Challenges:
A. According to the passage on parents and Erikson's stages of development, why does the trust versus mistrust stage show that outside help does not work? Answer in one to three sentences.
B. Continue the passage on parents and Erikson's stages of development from its last sentence.

Extracted text:
——
On the contrary side, many believe that mentally challenged parents are able to competently fulfil their parental duties with the help of outside assistance. The keyword being outside, this assistance does not always extend into the homelife where children get their main source of knowledge. In Erikson’s Stages of Development, he writes about how parents, depending on the actions taken, can impact their child in a negative or positive way. Erikson breaks up the development in five different stages: trust versus mistrust, autonomy versus shame and doubt, initiative versus guilt, industry versus inferiority, and identity versus role confusion. The first, trust vs. mistrust, is a good example of how having outside help does not work. If these parents need help from the very beginning, the children learn to trust not the parent, but whoever is helping them. This lack of trust between parent and child does not help their relationship and is even harder to learn later on. If a child can not trust their parent to raise them, they will have a hard time trusting anyone else.
——
Excerpted data:

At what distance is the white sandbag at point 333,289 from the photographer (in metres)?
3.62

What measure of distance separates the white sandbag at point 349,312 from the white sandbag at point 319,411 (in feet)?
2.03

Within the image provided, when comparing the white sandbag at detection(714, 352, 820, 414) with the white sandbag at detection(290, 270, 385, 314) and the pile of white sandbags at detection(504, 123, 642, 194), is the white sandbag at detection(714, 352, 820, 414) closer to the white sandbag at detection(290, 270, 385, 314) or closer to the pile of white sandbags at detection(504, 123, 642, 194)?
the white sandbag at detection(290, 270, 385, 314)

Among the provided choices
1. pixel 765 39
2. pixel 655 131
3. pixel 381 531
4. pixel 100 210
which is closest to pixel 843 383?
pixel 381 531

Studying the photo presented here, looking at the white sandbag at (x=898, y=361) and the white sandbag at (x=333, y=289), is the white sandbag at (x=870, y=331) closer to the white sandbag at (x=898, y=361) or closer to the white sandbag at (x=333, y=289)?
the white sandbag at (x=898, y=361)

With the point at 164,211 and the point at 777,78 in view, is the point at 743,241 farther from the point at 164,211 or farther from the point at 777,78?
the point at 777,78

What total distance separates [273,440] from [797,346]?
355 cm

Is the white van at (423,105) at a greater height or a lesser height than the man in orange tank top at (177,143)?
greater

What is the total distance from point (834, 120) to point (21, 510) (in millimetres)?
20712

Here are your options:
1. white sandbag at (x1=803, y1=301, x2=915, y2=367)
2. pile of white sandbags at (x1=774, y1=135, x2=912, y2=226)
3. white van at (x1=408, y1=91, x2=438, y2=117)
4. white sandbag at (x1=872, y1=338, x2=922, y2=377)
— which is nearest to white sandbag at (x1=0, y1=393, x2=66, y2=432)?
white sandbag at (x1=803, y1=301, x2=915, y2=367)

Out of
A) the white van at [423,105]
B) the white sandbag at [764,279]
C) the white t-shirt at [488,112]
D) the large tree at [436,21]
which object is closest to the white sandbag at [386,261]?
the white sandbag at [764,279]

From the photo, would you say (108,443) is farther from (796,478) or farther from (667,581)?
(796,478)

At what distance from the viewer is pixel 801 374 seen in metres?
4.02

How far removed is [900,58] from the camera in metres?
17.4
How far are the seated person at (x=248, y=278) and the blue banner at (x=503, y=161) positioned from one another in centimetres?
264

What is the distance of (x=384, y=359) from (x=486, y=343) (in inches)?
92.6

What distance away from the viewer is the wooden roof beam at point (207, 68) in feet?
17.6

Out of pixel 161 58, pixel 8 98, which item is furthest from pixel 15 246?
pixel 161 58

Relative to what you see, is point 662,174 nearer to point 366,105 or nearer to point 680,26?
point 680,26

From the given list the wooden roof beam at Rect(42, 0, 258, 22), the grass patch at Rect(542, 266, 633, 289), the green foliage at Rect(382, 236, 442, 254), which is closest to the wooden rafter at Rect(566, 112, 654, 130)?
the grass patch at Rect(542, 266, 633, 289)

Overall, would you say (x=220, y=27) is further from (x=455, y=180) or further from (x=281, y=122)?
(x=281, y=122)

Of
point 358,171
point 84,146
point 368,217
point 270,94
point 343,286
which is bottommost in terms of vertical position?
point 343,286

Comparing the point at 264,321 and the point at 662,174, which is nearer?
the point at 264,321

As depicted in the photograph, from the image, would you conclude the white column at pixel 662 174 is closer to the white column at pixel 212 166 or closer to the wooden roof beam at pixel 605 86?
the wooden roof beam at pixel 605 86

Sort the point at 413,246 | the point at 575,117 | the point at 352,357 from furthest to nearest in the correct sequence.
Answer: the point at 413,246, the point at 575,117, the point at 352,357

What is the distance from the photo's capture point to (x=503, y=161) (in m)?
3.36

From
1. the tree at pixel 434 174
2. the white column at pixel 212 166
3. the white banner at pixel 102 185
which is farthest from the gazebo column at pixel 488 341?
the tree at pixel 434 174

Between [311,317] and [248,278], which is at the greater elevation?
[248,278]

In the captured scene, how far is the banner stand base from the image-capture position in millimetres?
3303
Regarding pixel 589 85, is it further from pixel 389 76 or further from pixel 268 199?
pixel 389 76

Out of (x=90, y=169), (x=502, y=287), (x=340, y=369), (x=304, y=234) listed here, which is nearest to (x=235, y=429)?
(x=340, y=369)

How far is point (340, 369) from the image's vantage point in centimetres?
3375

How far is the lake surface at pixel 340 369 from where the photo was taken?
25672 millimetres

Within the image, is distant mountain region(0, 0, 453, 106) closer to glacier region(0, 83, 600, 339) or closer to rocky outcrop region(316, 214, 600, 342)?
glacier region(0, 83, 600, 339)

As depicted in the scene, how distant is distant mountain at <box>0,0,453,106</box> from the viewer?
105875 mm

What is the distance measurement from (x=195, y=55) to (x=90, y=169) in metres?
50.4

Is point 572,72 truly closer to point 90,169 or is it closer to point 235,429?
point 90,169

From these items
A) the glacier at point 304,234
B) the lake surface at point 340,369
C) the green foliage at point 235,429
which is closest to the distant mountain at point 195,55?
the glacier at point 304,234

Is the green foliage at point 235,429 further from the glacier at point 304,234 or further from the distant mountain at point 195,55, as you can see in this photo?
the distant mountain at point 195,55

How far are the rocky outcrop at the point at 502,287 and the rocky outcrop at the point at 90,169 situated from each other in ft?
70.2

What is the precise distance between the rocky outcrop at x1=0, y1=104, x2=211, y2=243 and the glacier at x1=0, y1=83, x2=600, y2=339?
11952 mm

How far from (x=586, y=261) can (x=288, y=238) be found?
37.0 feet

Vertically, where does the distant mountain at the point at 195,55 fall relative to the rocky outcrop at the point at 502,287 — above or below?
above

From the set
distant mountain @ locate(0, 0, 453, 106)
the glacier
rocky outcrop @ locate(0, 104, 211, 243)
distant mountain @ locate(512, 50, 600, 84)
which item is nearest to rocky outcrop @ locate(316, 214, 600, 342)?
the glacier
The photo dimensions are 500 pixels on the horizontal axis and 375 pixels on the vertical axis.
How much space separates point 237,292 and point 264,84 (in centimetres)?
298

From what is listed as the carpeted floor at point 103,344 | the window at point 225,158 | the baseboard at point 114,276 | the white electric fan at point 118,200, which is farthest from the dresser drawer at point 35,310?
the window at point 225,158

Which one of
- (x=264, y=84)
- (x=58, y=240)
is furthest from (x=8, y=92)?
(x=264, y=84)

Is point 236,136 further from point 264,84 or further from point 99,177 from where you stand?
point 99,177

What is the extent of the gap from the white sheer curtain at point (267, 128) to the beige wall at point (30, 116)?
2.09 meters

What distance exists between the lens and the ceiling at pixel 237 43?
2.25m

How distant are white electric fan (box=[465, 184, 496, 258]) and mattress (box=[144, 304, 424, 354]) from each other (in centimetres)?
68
——
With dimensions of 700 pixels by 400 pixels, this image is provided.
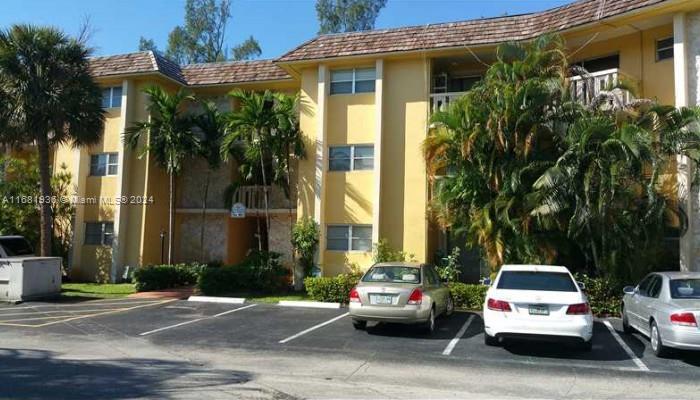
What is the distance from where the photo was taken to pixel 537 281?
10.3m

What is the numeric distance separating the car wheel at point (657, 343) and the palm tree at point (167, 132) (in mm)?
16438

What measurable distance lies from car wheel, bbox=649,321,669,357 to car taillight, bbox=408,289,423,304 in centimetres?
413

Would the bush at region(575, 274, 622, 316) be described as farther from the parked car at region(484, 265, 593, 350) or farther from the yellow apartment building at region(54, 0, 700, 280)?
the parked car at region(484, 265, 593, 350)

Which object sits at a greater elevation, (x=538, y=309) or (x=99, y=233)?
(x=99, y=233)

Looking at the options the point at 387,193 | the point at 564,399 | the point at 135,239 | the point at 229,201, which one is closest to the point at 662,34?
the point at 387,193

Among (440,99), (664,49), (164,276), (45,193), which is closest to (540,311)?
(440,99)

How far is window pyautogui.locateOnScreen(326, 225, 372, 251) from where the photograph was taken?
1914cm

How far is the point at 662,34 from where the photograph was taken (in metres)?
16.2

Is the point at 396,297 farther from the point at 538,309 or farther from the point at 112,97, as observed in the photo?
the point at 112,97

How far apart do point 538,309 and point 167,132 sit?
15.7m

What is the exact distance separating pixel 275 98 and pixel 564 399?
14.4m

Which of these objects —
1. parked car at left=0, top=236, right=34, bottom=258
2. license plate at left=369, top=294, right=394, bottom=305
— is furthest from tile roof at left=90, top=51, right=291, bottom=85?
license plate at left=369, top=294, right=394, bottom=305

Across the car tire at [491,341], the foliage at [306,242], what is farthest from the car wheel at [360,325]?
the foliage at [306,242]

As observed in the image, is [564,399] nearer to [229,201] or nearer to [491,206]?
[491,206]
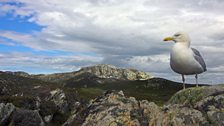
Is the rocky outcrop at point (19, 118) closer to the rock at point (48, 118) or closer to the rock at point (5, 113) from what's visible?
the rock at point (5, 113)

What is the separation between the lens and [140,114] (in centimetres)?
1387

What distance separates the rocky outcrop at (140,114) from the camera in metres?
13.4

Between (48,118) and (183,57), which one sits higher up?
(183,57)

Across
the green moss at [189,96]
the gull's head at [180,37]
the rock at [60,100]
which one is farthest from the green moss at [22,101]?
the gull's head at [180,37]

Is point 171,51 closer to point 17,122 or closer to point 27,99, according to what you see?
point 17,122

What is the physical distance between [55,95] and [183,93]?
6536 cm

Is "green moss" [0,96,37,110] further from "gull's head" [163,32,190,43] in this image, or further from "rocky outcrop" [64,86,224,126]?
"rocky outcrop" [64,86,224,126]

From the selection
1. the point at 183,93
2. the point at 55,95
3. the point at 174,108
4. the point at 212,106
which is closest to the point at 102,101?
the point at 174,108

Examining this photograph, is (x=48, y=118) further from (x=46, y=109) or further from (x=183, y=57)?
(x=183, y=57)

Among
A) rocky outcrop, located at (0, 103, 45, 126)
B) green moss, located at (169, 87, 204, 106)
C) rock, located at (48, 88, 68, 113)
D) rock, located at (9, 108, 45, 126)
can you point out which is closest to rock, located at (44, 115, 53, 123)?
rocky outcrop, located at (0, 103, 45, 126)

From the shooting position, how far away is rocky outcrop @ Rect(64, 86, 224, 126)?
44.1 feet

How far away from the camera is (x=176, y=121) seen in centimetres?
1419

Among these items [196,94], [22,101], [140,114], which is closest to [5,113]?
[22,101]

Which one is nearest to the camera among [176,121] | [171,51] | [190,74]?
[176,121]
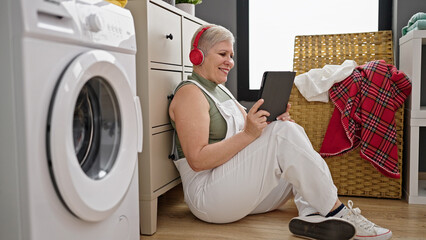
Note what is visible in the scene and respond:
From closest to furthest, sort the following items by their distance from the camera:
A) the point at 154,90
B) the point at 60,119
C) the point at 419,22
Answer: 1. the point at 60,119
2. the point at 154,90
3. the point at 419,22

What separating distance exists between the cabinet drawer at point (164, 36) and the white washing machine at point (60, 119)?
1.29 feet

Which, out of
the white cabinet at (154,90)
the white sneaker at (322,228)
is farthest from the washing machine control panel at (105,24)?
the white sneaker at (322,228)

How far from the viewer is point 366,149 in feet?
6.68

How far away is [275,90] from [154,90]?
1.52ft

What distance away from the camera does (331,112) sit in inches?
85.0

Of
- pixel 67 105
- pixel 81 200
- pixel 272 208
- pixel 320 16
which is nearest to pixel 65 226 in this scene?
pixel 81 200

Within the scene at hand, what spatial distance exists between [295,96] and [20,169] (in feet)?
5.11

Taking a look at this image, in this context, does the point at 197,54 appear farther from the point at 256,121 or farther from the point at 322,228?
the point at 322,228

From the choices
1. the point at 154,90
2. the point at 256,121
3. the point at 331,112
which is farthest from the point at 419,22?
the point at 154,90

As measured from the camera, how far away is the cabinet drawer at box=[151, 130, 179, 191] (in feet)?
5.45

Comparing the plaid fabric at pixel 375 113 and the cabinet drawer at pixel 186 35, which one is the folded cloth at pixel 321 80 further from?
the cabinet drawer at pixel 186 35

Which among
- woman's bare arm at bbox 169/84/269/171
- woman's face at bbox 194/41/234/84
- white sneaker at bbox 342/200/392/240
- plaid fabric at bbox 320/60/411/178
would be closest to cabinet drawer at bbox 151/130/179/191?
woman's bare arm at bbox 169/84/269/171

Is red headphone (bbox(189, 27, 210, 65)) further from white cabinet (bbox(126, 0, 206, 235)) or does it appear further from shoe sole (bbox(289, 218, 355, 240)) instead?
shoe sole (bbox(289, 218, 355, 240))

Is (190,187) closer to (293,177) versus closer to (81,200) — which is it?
——
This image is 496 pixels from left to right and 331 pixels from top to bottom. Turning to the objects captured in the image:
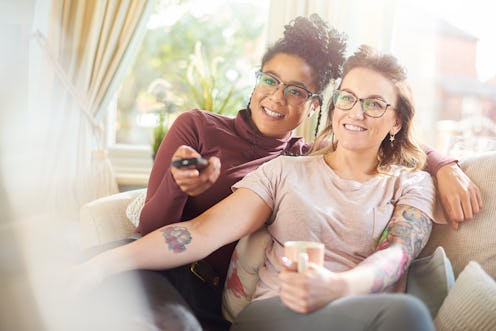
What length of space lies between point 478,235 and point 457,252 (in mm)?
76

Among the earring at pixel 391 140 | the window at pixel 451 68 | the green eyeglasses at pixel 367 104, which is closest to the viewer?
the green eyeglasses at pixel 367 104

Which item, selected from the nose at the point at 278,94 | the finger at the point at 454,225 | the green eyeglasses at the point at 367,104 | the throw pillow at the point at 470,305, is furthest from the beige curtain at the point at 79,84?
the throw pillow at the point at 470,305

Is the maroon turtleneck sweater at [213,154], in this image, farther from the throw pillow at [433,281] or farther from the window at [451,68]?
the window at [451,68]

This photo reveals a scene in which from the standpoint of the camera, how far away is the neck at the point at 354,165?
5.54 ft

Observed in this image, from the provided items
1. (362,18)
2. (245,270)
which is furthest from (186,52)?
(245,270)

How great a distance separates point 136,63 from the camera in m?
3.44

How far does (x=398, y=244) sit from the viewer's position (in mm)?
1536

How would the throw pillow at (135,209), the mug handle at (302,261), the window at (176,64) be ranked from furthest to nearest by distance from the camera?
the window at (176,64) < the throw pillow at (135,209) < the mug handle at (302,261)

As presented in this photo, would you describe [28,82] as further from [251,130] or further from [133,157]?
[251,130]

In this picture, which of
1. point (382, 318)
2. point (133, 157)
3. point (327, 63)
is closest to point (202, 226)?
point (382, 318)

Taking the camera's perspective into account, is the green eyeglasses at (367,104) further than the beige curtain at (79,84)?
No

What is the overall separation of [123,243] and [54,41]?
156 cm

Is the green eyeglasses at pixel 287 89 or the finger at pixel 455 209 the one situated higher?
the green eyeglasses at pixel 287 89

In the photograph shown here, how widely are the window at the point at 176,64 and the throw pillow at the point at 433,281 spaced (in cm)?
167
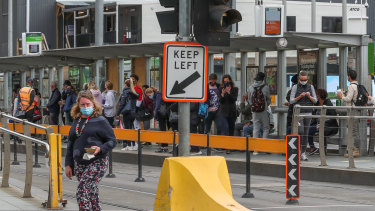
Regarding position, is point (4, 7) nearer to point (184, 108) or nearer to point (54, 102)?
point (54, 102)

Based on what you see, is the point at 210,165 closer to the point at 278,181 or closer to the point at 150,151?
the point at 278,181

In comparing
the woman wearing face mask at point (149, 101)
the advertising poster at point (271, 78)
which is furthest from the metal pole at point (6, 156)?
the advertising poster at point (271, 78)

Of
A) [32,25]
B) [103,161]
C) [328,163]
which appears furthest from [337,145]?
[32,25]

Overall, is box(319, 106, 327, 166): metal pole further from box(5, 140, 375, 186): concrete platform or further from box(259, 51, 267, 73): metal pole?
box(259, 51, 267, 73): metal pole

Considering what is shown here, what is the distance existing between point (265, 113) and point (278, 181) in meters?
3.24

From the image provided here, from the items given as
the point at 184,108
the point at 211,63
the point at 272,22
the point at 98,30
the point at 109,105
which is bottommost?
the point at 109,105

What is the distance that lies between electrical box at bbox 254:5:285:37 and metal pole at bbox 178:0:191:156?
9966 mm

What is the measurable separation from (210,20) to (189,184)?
——
Responses by task:
A. When parents need help from the very beginning, their children learn to trust whoever is helping rather than the parent. That lack of trust between parent and child harms their relationship and is even harder to learn later on.

B.
Adding up all of these factors, mentally challenged parents should not be able to take care of children at all. Even if they do have outside assistance twenty-four hours a day, seven days a week, are they the ones really raising their child? Either situation has too many negative consequences to fully support a child living with their cognitively deficient parents. Conversely, finding a home for these children with capable, self disciplined, and socially aware parents would be to the betterment of the child’s health and future.